KEY POINTS

  • Macenzee Keller tested positive for COVID-19 in November 2021
  • Unvaccinated at the time, she was waiting to get jabbed after her delivery
  • She gave birth via emergency c-section on Nov. 28 while on a ventilator

A woman in New Hampshire who gave birth while in a medically induced coma due to COVID-19 woke up more than two months later and met her infant for the first time.

Macenzee Keller, from Manchester, tested positive for the virus in November 2021, just days before her delivery. Her condition soon deteriorated and doctors put her in a medically induced coma.

Keller delivered her son Zac via an emergency c-section at Catholic Medical Center on Nov. 28, last year, while she was on a ventilator, WMUR 9 reported. The newborn was healthy, but the mother had to be shifted to Dartmouth-Hitchcock Medical Center where she underwent an Extracorporeal membrane oxygenation (ECMO) treatment.

ECMO is a heart-lung machine used to pump oxygen into the body, meant for patients with a life-threatening condition such as severe lung damage from infections.

"There were times when we were wondering how or if she would be able to recover," Ciaran Moloney, a nurse who treated Keller at the medical center said. However, Keller woke up from a coma after recovering from the COVID-19 infection and met her son for the first time earlier this month.

"It’s big. It’s a new experience, but I’m excited to become a mom," Keller said in a video that captured the moment she first held her son in her arms.

"I actually don’t remember anything other than leaving my house and then waking up two months later," Keller added.

Brandi Milliner, Keller’s mother described her daughter's recovery as miraculous. "[It was] a very long, hard road where we didn’t know if she was going to recover, or what her life would be like if she did recover...Never give up hope, no matter what.
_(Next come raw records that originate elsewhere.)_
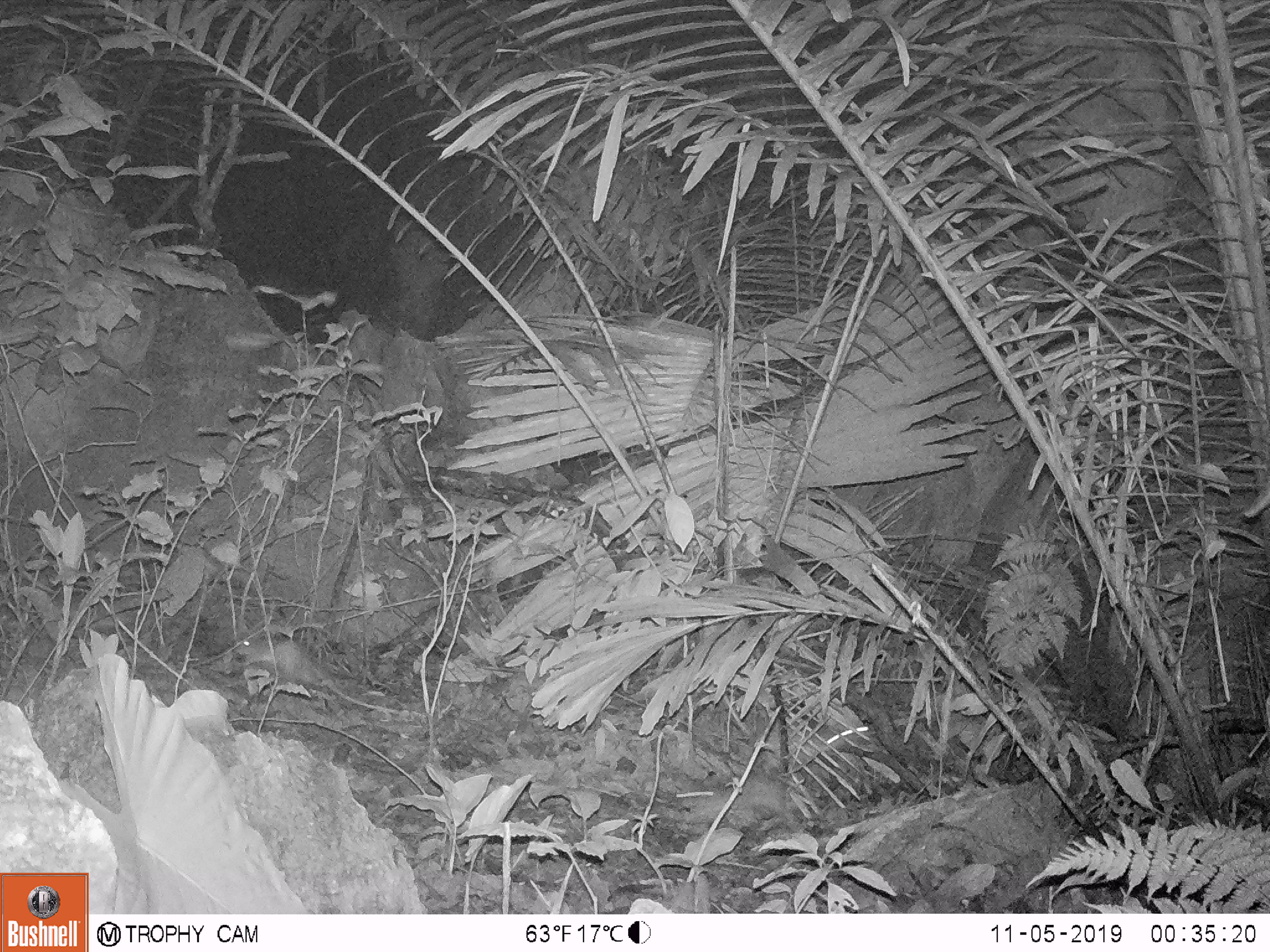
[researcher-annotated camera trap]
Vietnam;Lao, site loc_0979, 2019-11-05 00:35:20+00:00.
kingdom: Animalia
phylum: Chordata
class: Mammalia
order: Rodentia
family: Muridae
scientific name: Muridae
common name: old-world mice and rats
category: unidentified murid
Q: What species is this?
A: Unidentified murid (old-world mice and rats) (Muridae).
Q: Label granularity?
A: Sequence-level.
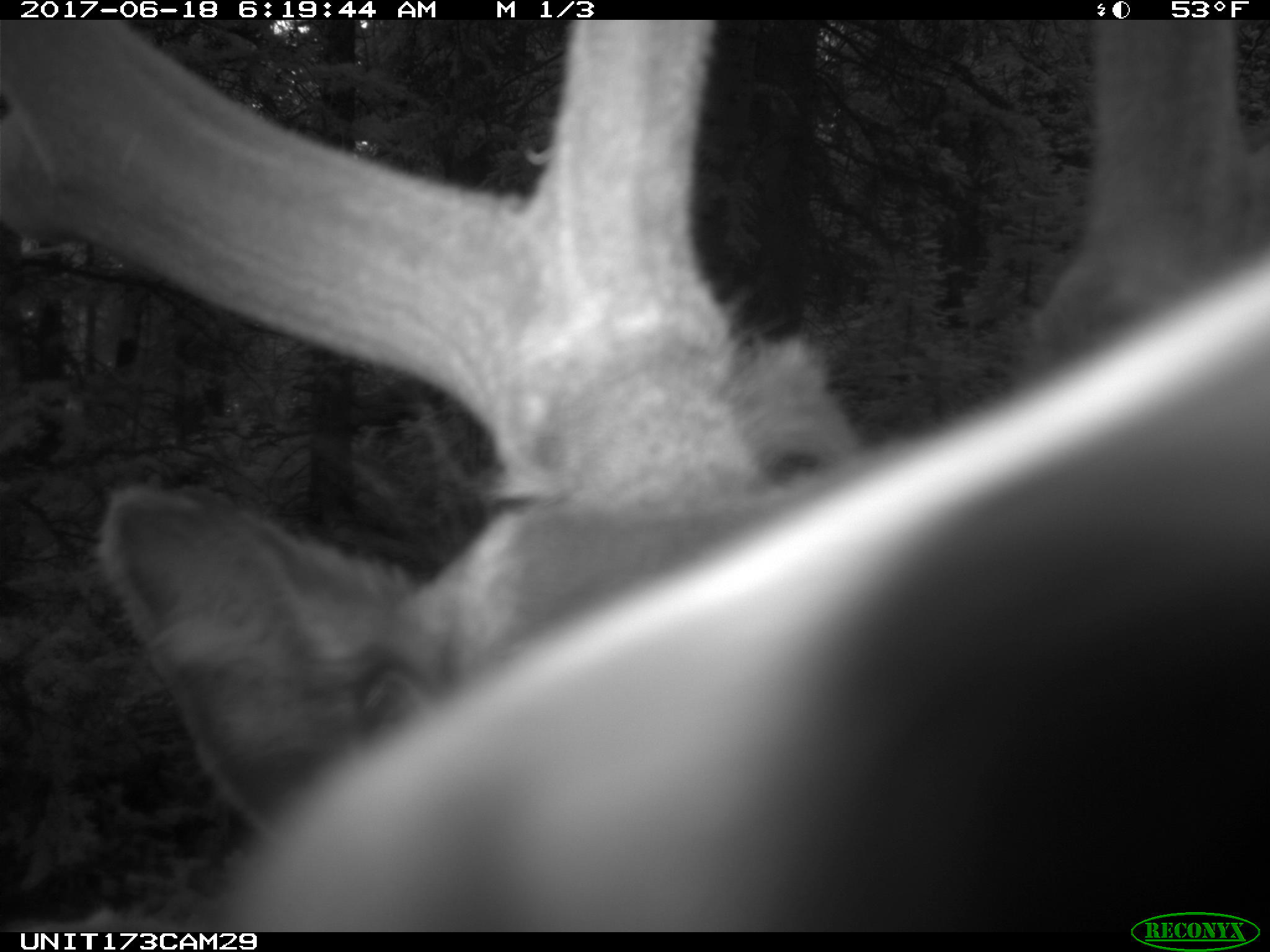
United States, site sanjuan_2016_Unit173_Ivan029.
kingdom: Animalia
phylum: Chordata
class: Mammalia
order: Artiodactyla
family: Cervidae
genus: Cervus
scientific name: Cervus elaphus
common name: red deer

Miracles happen every single day," Milliner said, reported 7 News Boston.

Keller, who was unvaccinated when she contracted the virus, said she was waiting to get jabbed after her delivery. She now hopes her story would encourage unvaccinated pregnant women to take the jab.

"I was going to get vaccinated after I gave birth, but then everything happened, so now I’m definitely going to get vaccinated," Keller said. She is now in a rehabilitation center and will return home in a week's time.